Pães, ruído e desrespeito

Exaustores da Casa de Pães Le Blé, em Higienópolis, São Paulo. Dez2019.
Exaustores da Casa de Pães Le Blé, em Higienópolis, São Paulo. Dez2019.
Ruído de padaria chique causa revolta no bairro de Higienópolis, São Paulo. Mercado mostra sua pior face.

O mercado a cada dia é mais onipresente na vida moderna. Não é diferente em São Paulo. Com sua grandeza e seu dinamismo, a cidade é um prato cheio.

Nos últimos tempos, espocaram por ela diversos cafés e padarias gourmet. Estão em toda parte, ajudando a redefinir a paisagem urbana e os hábitos gastronômicos. São símbolos de modernidade, que ganham novos significados e funções.
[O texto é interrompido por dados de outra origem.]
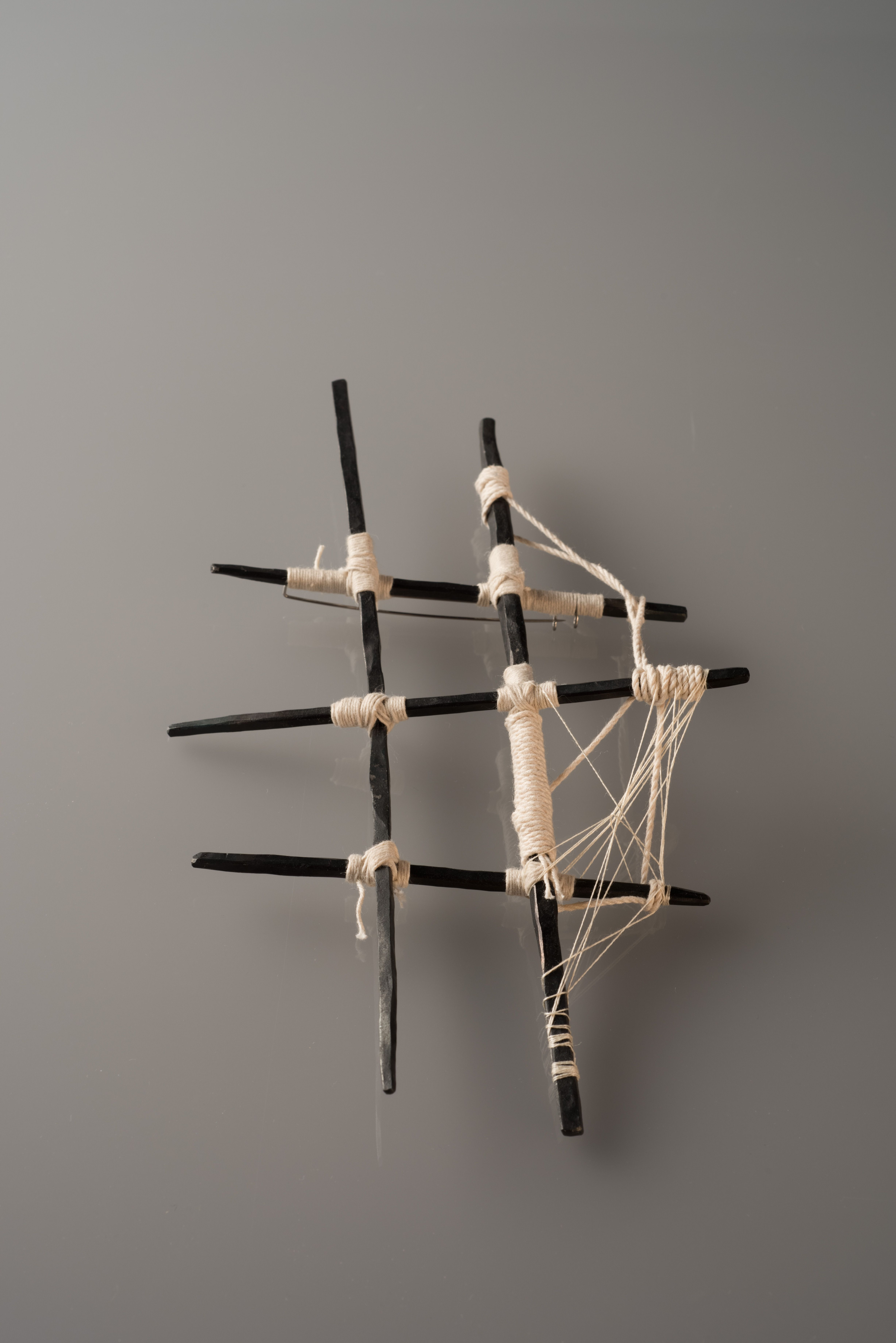 Moritz_Rasch- Great Piece! Could be inspiration for wall sculpture or free standing?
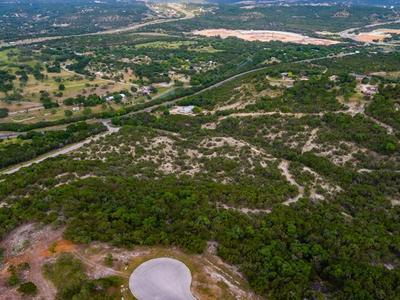 153 CENTER OAKS CT, Kerrville, TX 78028 - Photo 2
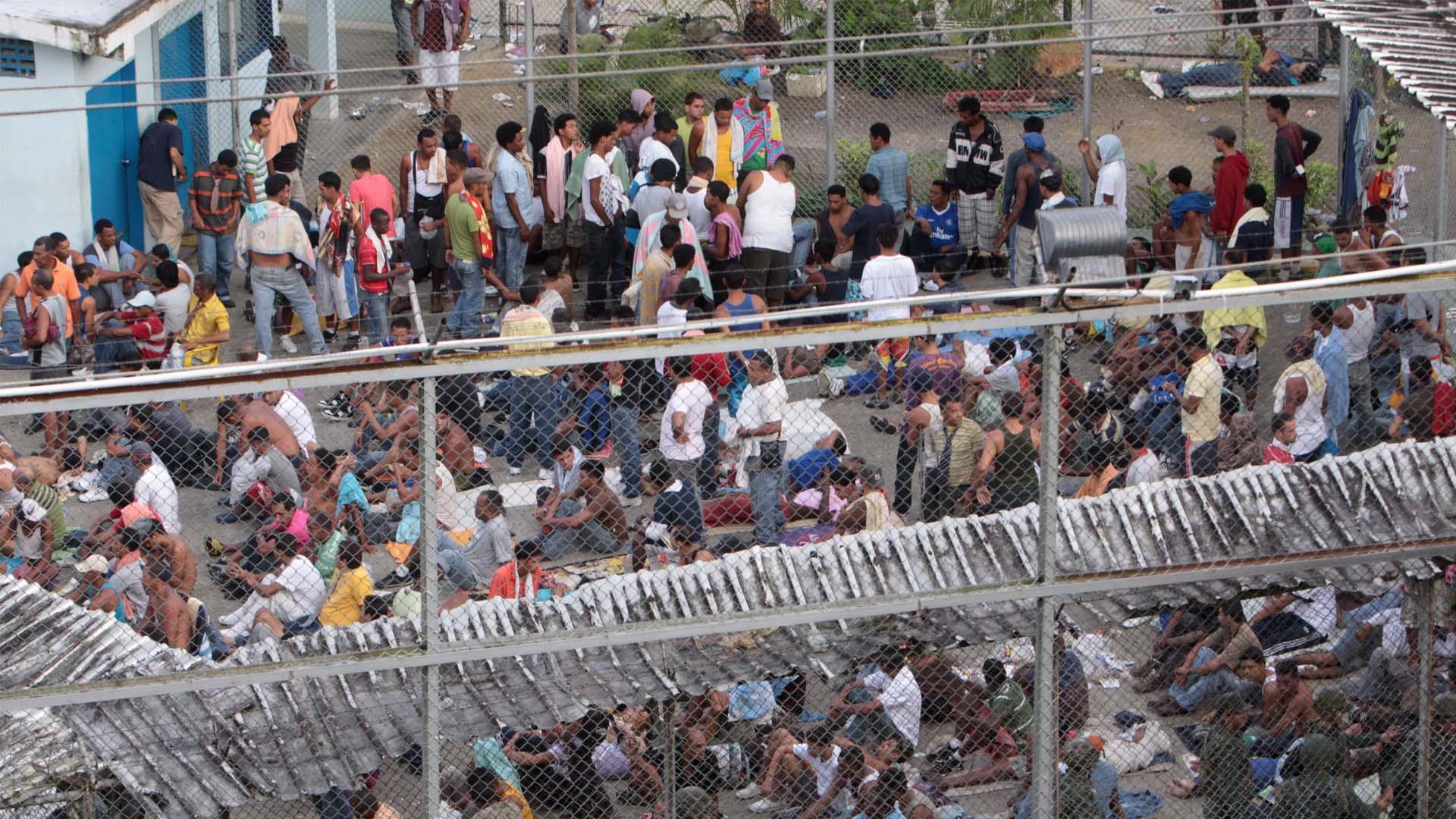 Los reclusos de la Penitenciaría General de Venezuela aseguraron que lanzarán granadas en hospitales y escuelas si la GNB invade el recinto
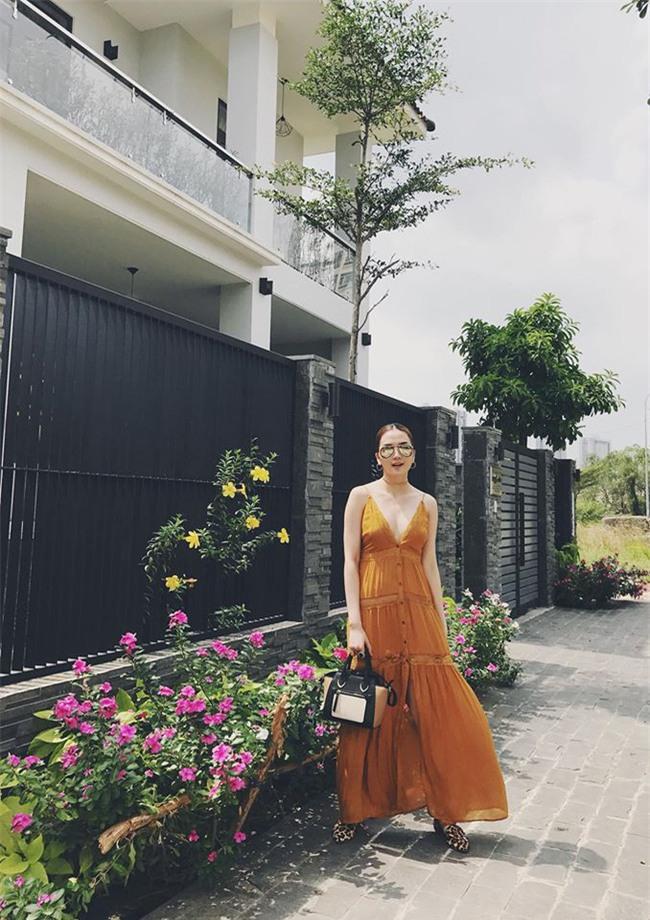 Hơn nhau có 1 tuổi, nhưng Kỳ Duyên chọn cây đen già dặn còn Angela Phương Trinh vẫn nhí nhảnh trong street style tuần qua - Ảnh 16.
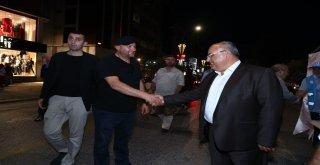 Başkan Hasan Can Alemdağ Caddesi'nde Vatandaşlarla Bir Araya Geldi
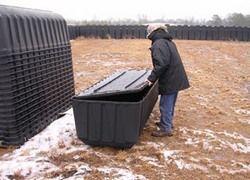 Зачем Америке 500 000 пластиковых гробов?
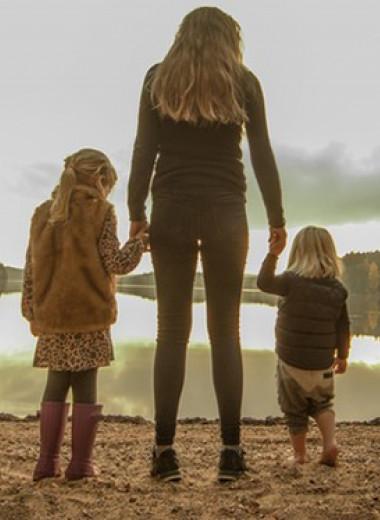 Почему мать относится к детям по-разному?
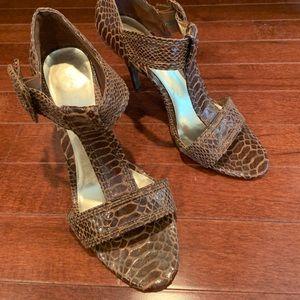 Ann Marino Heel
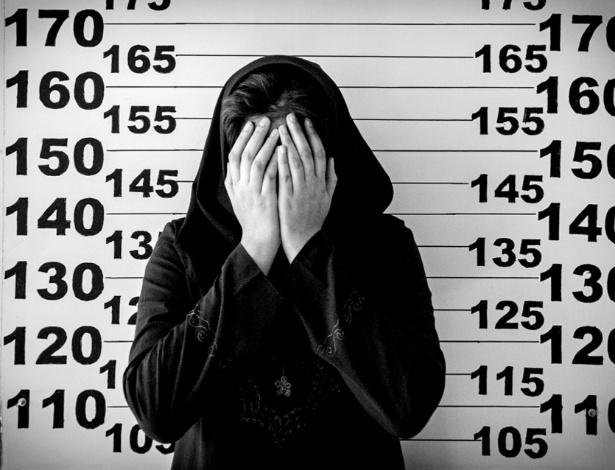 """Jovem no corredor da morte no Irã. Foto é parte da mostra """"Words and pictures from Waiting for Capital Punishment"""", de Sadegh Souri (Palavras e Imagens de Quem Espera pela Pena de Morte)"""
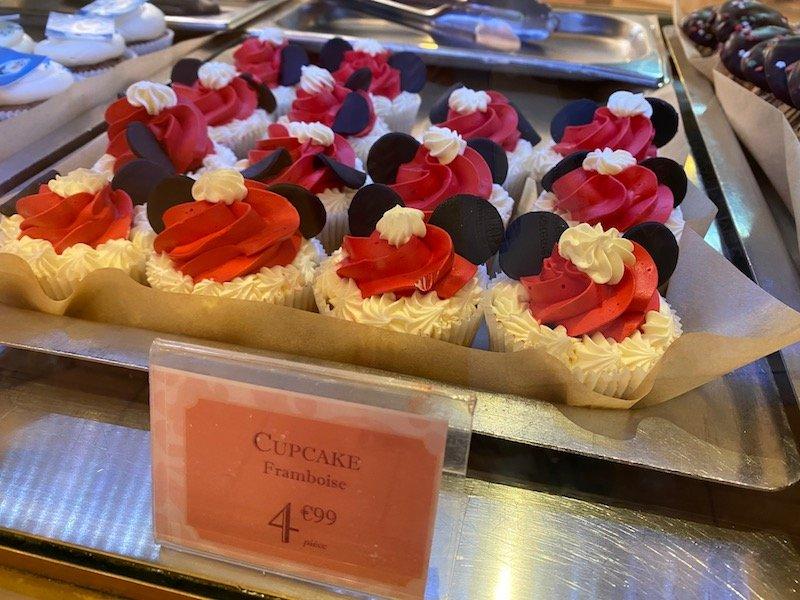 image - disneyland paris minnie mouse cupcake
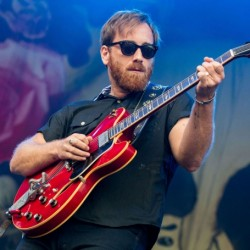 Dan Auerbach Net Worth|Wiki: A guitarist, his earnings, music career, songs, family
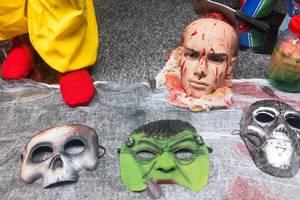 Halloween Masken: Totenkopf, Hulk und eiserne Maske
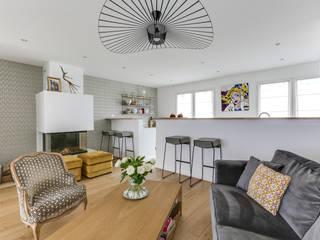 Un espace de vie versaillais chaleureux et lumineux Salon scandinave par Decorexpat Scandinave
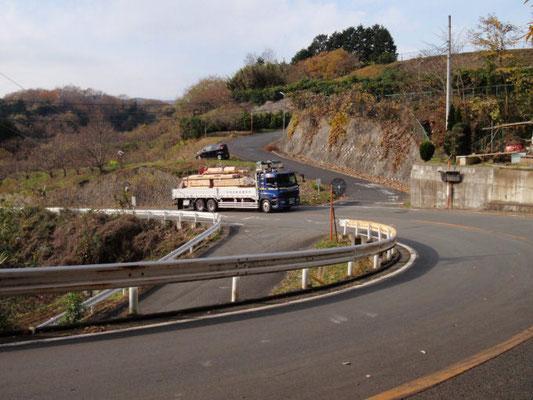 奈良県の製材所より到着した木材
Um desses templos da panificação abriu as portas recentemente em Higienópolis, bairro chique, de alto poder aquisitivo e bastante adensado. Fincou-se ali, espremido entre edifícios residenciais.

O empreendimento atende pelo nome de “Le Blé – Casa de Pães” e consta que integra uma rede espalhada pela cidade. Apresenta-se como “restaurante francês moderno”. Parece coisa fina.

Por falha de planejamento, incúria ou desleixo, não prestaram a devida atenção ao entorno. Ocuparam um prédio de quatro andares e instalaram os exaustores no teto, a céu aberto.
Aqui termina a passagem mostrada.